Decoupled Authentication: What is it and What is it For?

November 3, 2021

3-D secure, which is the protocol used in a standard transaction, uses a system in which the cardholder needs to occasionally authenticate certain purchases at the moment the transaction is taking place either by mobile, website or brick-and-mortar. This means the merchant and the buyer need to be engaging with each other at the time of verification.

In contrast, decoupled authentication is a more efficient way to get approval without much work required by part of the merchant or customer.

“With Decoupled Authentication a merchant can verify the customer’s identity and authenticate the transaction through a different channel, such as a mobile push notification inside their banking app or by email or any other way the Issuer bank elects to reach out to the cardholder to inform them that there is an authentication (or a payment consent) request from a merchant.”

This authentication can take a few minutes up to a week depending on the merchant’s preference.

Decoupled Authentication can be used in a variety of cases, such as mobile payments, merchant initiated transactions and mail or phone order. 

In the case of mobile payments, instead of showing the customer’s bank display in a mobile app to ask for verification while purchasing, which is the approach currently taken by the 3-D Secure protocol, decoupled authentication will be much cheaper and simpler, as well as putting less stress on the consumer, as the merchant can send a notification that can then be authenticated through the customer’s banking app.

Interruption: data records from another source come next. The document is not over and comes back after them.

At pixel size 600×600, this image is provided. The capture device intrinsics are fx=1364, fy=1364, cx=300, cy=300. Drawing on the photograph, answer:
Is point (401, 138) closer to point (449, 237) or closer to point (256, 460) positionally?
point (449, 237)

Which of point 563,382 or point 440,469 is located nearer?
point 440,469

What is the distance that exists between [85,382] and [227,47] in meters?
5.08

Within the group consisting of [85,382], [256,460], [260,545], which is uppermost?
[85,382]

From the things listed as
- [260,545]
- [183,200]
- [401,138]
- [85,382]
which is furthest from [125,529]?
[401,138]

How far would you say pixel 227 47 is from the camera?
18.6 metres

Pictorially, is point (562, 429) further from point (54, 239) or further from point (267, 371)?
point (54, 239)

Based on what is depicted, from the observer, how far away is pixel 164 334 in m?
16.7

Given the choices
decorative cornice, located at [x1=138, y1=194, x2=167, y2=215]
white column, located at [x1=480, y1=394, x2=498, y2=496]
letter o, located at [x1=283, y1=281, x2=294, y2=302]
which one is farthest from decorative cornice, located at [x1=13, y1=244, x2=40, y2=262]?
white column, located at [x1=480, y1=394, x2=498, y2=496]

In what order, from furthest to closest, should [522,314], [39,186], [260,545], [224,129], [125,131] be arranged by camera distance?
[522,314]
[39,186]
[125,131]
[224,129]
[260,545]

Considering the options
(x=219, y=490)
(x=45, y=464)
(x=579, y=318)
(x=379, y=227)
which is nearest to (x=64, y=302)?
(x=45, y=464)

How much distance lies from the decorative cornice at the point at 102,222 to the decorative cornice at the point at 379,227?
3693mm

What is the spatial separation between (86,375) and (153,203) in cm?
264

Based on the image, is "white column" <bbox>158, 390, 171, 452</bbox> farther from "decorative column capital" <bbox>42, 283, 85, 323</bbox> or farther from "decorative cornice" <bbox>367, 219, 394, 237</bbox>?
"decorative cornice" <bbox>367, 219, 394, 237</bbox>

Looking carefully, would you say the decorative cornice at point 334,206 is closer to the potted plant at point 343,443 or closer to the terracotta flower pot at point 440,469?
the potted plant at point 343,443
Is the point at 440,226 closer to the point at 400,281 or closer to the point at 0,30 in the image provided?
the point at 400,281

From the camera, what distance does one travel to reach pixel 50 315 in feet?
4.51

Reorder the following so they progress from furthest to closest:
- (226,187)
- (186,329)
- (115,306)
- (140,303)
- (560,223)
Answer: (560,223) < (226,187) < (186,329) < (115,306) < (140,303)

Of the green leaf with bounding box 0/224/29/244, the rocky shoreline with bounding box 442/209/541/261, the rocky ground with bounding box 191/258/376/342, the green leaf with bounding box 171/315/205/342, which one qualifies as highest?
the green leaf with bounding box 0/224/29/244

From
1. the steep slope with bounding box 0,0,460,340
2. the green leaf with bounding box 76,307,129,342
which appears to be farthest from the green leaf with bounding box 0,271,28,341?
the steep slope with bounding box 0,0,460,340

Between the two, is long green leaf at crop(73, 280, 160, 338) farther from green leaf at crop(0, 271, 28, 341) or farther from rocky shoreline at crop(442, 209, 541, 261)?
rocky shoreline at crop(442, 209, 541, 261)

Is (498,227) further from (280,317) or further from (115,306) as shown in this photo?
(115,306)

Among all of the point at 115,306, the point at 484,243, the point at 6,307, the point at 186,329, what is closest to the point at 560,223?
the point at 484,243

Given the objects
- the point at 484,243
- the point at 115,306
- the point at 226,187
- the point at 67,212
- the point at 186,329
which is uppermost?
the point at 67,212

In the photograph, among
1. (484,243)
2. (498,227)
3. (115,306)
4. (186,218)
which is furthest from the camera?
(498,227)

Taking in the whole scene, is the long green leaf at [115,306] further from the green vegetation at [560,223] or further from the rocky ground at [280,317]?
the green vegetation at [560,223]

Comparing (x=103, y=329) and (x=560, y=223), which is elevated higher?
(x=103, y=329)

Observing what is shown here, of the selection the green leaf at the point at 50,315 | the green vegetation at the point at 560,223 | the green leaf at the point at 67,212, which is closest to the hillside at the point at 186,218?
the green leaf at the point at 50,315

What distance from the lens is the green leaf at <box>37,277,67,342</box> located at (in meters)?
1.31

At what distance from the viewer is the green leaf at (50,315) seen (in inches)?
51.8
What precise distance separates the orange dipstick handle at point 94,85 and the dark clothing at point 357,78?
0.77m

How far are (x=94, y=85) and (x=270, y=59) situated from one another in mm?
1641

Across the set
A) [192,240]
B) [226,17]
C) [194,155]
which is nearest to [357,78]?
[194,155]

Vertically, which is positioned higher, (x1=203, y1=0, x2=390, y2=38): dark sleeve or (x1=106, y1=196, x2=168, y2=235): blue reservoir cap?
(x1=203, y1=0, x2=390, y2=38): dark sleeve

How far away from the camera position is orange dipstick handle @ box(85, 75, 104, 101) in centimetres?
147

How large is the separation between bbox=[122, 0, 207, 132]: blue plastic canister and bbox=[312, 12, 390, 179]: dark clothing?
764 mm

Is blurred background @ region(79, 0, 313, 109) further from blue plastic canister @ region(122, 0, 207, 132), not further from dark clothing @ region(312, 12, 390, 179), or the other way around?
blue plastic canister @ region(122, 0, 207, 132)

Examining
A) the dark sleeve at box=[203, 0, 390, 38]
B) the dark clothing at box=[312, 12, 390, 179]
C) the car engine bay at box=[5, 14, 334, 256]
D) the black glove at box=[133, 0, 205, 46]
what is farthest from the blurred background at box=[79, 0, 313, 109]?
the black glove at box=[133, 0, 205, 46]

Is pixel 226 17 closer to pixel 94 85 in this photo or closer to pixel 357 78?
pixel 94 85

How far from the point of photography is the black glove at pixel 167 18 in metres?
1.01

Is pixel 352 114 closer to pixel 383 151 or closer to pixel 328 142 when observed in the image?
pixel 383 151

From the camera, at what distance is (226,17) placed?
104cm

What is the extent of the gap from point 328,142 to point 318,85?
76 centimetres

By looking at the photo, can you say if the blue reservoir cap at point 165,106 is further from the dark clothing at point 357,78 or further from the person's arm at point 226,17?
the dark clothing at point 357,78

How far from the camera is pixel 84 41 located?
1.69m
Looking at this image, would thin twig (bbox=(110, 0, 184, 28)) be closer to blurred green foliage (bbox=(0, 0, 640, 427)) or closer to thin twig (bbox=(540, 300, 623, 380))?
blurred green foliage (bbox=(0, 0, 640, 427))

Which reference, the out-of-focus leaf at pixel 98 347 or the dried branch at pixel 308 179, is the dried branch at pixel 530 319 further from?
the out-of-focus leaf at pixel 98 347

In the case of merchant initiated transactions (MIT), such as card on file payments, subscription-based payments, or even recurring payments for variable amounts, decoupled authentication is a hassle-free option, as with the regular 3-D Secure protocol merchants may face challenges when the customer is not actively engaging with them.

Decoupled authentication is also recommended when making mail/phone Order (MOTO) transactions. Previously, taking payments over the phone was open to a level of risk by both the merchant and the customer, as a result the approval rates for these purchases were especially low. Decoupled authentication is much more secure in this case.

There are different scenarios in which different protocols and systems must be employed in order to protect both customers and merchants. Decoupled authentication can be used in a variety of scenarios and it makes transactions hassle-free. Giving customers a more relaxed, efficient and enjoyable experience while reducing risk.